Stinger in the U.S. Pat. No. 6,857,268 B2 “Cascading Closed Loop” showed the net efficiency up to 20% of the Organic Rankine Cycle Power Plant because direct heating of organic fluid that has thermal stability at the temperature of the source of heat energy is used in this ORC PP, which is incorporated herein by reference.

It is well known from thermodynamics that the thermal efficiency of the cycle is increased with increasing the top temperature of ORC. It means that ORC would be more efficient if the organic vapor is heated up to the allowable temperature limited by the thermal stability. (F. David Doty, Siddarth Shevgoor, “A dual-source organic Rankine cycle (DORC) for improved efficiency in conversion of dual low- and mid-grade heat sources”, ASME 2009 3^rd International Conference of Energy Sustainability, which is incorporated herein by reference.)

The liquid propane is used widely in industry and could be used as an organic fluid in ORC that is thermally connected to the high temperature source of heat energy because its thermal stability has been approved up to 377° C., according to the publication of Eric. W. Lemmon “Thermodynamic Properties of Propane. III. A Reference Equation of State for Temperatures from the Melting Line to 650° K. and Pressure up to 1000 MPa”, Journal of Chemical & Engineering Data, 2009, 54, 3141-3180 and U.S. Pat. No. 6,857,268 B2 to Stinger, which are incorporated herein by reference.

# GIVEN TASK 1
Reproduce the passage on Organic Rankine Cycles word for word, between "The liquid propane" and "are incorporated herein by reference.", inclusive.
# GIVEN TASK 2
According to the passage on Organic Rankine Cycles, up to what temperature has the thermal stability of liquid propane been approved?
The rows that come next play no part in this work.

# EXTRACTED DATA
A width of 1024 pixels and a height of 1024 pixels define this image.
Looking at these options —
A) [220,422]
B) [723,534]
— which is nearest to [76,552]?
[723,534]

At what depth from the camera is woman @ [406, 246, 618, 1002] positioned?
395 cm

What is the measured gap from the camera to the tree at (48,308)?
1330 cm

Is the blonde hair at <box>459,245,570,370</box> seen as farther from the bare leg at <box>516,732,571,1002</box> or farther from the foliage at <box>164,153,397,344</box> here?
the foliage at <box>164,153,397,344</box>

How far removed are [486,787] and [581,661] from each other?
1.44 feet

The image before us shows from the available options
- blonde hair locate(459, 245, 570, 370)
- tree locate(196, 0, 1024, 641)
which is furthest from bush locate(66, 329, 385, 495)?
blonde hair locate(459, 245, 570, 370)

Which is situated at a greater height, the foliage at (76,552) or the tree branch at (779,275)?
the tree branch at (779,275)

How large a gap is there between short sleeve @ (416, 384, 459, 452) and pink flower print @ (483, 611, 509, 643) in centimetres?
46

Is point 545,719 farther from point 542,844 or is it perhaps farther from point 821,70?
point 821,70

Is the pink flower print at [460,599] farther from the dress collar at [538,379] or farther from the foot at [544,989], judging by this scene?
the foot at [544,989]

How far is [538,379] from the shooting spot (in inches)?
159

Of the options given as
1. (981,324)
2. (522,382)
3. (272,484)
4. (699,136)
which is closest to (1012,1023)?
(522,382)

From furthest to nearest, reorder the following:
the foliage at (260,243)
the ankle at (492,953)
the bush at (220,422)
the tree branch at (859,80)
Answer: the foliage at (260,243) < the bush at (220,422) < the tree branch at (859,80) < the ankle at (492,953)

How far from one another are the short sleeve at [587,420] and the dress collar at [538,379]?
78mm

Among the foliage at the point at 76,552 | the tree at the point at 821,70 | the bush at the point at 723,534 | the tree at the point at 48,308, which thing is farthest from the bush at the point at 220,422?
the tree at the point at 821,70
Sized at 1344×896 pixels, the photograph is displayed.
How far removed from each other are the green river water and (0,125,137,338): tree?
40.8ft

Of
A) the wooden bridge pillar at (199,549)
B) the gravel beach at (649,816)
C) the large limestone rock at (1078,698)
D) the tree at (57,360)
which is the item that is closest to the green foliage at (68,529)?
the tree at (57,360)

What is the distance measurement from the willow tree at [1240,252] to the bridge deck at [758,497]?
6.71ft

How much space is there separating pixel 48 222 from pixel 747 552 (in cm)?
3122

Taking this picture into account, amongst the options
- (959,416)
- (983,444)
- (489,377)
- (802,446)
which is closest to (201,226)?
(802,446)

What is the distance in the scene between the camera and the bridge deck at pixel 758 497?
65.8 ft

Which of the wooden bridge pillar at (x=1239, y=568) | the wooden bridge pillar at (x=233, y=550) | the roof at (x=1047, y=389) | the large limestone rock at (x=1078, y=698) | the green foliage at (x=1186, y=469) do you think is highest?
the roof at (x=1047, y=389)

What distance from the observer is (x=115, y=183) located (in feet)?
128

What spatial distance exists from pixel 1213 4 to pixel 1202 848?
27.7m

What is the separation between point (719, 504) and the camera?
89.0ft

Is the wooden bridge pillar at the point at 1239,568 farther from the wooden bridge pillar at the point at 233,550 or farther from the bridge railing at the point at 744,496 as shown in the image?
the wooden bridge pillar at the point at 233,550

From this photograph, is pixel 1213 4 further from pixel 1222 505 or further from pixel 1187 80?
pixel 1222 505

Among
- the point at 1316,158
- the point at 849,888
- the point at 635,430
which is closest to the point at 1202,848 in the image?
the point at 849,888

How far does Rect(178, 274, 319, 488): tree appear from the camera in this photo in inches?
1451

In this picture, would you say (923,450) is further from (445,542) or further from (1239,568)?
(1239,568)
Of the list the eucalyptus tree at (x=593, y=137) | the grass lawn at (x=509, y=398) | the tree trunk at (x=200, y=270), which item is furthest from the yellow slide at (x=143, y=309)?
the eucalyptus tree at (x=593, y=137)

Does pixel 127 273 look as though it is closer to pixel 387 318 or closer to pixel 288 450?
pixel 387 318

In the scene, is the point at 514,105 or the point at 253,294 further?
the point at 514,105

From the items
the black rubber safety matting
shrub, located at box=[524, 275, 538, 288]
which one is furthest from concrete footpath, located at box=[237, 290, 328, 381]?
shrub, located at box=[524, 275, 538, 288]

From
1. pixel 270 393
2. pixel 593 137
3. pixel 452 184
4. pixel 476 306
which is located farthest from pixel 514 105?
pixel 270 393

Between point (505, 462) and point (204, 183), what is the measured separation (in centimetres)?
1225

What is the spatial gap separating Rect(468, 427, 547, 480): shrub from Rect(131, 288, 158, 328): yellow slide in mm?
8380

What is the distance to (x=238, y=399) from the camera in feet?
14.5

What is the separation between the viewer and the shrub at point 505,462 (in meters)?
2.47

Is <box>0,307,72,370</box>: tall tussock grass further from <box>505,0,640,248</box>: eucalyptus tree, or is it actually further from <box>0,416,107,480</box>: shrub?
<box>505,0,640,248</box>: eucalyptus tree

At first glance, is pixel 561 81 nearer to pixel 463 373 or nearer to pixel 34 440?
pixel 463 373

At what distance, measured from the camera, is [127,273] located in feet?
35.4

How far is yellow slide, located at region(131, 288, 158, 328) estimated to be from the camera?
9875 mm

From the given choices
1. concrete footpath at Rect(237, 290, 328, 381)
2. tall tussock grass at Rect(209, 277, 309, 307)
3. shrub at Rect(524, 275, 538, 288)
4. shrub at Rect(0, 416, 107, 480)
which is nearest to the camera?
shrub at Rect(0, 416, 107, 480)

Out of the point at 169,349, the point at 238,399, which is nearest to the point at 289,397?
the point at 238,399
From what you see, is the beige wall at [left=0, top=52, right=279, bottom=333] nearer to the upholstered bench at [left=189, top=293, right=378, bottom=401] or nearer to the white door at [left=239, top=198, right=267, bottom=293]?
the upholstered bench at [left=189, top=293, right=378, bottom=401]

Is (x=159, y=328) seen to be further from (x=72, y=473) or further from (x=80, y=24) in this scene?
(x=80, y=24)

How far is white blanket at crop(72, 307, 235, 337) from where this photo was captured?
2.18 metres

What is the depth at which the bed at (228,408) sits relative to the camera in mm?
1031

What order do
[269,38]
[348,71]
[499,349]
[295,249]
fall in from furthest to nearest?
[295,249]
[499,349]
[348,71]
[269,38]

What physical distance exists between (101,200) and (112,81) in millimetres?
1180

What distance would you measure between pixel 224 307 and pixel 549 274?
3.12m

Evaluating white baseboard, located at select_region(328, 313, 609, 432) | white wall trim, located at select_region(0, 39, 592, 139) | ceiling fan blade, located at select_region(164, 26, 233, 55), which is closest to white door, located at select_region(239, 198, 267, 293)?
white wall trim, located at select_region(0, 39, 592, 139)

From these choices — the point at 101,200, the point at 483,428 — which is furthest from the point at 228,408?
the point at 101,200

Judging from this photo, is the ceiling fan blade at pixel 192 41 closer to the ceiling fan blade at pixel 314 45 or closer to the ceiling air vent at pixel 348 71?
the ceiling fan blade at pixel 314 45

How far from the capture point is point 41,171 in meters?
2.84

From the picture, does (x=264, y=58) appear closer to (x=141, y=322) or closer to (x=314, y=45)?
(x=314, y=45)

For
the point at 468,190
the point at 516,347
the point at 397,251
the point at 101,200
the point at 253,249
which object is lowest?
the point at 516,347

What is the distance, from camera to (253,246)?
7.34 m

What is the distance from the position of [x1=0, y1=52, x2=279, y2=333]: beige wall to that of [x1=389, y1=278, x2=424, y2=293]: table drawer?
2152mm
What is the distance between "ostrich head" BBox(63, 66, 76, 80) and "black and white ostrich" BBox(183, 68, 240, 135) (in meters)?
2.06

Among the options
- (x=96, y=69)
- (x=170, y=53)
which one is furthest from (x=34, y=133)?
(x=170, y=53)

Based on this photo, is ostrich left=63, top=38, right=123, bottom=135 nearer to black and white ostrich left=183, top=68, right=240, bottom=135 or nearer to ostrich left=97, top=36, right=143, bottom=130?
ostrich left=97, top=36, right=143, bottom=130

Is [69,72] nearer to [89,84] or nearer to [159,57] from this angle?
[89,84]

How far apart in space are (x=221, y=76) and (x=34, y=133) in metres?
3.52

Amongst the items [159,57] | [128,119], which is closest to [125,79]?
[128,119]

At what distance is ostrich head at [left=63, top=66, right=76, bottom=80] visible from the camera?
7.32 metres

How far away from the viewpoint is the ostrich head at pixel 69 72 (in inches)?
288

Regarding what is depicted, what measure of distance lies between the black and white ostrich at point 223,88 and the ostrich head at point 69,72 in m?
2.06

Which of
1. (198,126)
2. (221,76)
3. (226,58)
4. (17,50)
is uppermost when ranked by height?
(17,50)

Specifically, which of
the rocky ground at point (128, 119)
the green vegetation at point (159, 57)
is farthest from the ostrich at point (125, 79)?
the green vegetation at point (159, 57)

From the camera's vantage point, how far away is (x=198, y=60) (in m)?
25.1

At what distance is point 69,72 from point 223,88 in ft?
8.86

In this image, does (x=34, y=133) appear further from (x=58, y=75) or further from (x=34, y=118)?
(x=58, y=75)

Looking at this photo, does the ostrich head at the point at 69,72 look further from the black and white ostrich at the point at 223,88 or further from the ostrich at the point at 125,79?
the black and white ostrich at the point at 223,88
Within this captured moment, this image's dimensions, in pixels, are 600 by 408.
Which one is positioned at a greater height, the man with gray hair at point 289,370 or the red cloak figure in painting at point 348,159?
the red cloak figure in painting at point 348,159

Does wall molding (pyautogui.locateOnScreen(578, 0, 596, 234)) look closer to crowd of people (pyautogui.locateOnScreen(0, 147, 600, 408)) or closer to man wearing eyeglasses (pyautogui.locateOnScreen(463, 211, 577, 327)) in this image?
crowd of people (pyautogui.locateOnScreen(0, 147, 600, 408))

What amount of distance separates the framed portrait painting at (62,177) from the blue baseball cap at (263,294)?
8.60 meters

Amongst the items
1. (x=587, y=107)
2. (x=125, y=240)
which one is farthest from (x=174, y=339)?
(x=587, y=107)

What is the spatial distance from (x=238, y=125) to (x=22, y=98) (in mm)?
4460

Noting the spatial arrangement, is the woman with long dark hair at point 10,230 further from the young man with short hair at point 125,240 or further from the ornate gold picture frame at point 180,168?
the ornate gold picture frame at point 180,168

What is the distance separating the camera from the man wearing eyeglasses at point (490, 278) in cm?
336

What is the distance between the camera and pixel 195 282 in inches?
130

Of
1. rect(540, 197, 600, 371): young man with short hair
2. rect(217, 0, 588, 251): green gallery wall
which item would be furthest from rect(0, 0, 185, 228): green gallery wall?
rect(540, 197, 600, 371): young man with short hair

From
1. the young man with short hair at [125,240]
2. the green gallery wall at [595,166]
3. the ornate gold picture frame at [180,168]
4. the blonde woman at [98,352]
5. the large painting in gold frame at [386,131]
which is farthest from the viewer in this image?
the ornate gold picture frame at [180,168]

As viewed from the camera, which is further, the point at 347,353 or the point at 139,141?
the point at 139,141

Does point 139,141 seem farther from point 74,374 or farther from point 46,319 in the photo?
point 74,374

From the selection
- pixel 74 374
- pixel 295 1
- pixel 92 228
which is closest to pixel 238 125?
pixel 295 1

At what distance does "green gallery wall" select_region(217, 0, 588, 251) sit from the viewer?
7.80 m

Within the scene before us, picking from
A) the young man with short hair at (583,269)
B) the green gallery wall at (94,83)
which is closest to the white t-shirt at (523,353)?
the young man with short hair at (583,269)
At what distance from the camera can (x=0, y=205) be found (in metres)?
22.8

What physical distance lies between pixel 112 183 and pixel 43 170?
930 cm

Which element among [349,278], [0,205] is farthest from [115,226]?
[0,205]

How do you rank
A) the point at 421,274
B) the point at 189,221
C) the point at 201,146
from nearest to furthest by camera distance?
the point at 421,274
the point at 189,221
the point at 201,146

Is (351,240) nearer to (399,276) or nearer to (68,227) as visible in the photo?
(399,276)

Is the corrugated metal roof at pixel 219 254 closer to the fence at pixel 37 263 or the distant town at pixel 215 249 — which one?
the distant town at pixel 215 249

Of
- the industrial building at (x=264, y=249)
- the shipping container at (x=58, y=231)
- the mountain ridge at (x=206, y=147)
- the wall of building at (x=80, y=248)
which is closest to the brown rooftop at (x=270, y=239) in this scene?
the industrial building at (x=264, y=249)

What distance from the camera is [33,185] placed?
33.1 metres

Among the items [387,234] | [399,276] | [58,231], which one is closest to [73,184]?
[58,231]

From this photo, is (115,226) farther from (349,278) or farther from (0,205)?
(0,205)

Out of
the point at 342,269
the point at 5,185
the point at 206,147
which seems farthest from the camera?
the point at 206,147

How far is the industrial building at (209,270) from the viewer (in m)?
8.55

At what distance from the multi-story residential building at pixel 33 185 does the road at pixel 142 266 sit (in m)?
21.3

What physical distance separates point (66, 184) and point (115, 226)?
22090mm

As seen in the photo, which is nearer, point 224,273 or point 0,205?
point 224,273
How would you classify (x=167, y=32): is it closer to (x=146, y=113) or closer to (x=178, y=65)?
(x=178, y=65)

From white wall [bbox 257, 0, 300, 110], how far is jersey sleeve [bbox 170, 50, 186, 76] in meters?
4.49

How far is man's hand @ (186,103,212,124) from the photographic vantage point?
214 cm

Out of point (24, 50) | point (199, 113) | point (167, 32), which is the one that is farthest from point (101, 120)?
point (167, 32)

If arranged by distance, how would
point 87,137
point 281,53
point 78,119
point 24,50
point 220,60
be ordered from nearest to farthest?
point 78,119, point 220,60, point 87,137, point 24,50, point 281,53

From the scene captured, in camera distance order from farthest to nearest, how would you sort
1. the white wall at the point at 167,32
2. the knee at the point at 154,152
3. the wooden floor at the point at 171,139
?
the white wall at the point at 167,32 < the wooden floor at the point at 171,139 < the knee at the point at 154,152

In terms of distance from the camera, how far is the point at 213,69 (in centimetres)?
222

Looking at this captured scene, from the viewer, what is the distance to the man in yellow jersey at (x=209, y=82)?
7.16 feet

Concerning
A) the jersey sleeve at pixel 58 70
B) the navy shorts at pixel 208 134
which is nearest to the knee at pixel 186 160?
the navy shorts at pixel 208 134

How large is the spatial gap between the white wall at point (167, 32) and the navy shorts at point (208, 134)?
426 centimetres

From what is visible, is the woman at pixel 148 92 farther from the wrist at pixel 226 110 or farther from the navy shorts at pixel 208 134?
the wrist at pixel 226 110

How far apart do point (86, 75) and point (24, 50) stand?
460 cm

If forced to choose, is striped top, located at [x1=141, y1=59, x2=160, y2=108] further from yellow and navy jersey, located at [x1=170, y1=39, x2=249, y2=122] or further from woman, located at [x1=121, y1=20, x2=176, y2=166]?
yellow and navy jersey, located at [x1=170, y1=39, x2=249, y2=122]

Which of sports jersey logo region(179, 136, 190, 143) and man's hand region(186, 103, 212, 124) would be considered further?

# WORKED ANSWER 1
The liquid propane is used widely in industry and could be used as an organic fluid in ORC that is thermally connected to the high temperature source of heat energy because its thermal stability has been approved up to 377° C., according to the publication of Eric. W. Lemmon “Thermodynamic Properties of Propane. III. A Reference Equation of State for Temperatures from the Melting Line to 650° K. and Pressure up to 1000 MPa”, Journal of Chemical & Engineering Data, 2009, 54, 3141-3180 and U.S. Pat. No. 6,857,268 B2 to Stinger, which are incorporated herein by reference.

# WORKED ANSWER 2
Up to 377° C.